3. Stellenausschreibung & Bewerbungsgespräch

Die Stellenausschreibung ist neben den derzeitigen Trends wie beispielsweise die Führung eines Empfehlungsprogrammes und das aktive Talentscouting immer noch einer der grundlegenden Instrumente, um potenzielle Kandidaten auf das eigene Unternehmen und die neu zu besetzenden Positionen aufmerksam zu machen. Um zum einen möglichst viele, zum anderen aber auch genau die richtigen Bewerber zu erreichen und zu einer Kontaktaufnahme zu motivieren, spielt die Qualität der Anzeige eine ausschlaggebende Rolle. Die Wirkung der Ausschreibung wird von vielen unterschiedlichen Faktoren, wie beispielsweise Schreibstil, Layout und inhaltlichen Aspekte, bestimmt. Entscheidet sich ein Unternehmen auch im Ausland zu rekrutieren, stellen sich in diesem Zusammenhang weitere zusätzliche Fragen.

Wie sehen die länderspezifischen Rekrutierungswege aus? Gibt es bei der entsprechenden Bewerbersprache Besonderheiten, die ich berücksichtigen muss? Welche Kanäle eignen sich für die Schaltung der ausgewählten Stellenanzeigen am besten?

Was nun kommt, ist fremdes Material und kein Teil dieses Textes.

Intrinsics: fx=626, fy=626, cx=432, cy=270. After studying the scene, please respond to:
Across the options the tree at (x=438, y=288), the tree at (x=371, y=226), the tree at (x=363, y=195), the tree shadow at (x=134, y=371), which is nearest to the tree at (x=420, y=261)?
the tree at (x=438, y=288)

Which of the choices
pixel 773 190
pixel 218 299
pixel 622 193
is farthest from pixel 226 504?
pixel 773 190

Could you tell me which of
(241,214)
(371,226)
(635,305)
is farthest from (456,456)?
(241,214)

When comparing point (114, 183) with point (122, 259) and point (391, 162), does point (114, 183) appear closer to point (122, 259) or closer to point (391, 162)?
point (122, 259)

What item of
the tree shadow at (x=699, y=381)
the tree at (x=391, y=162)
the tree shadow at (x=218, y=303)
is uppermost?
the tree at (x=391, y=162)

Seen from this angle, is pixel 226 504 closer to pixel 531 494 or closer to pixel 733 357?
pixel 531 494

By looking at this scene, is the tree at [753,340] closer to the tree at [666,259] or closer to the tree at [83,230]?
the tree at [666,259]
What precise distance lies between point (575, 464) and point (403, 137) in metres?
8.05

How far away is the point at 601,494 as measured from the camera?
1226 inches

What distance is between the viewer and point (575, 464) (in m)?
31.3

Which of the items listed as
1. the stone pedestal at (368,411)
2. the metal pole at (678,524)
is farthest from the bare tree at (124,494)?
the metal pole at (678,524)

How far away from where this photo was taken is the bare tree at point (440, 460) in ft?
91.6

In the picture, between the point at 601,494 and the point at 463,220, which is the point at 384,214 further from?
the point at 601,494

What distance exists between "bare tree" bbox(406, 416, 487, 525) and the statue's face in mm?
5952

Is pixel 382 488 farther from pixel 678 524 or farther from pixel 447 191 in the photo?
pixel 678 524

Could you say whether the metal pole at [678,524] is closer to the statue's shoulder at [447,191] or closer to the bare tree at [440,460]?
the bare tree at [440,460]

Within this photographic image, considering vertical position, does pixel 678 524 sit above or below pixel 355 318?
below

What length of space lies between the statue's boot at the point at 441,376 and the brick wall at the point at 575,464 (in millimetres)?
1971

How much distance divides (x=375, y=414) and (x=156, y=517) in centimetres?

Ein detailliertes, ausgefeiltes Stellenprofil kostet zwar mehr Zeit und Arbeit, erhöht aber Ihre Chancen die richtigen Bewerber zu erreichen. Dabei sollten Sie vor allem bei der Beschreibung des Anforderungsprofils der sowohl fachlichen, als auch sozialen Kompetenzen sorgfältig vorgehen. Bedenken Sie dabei immer: Es geht nicht immer nur darum, die größten Talente für sich zu erobern; Sie brauchen auch die Kräfte, die sich mit Ihrer Unternehmenskultur identifizieren können und Ihre Visionen teilen.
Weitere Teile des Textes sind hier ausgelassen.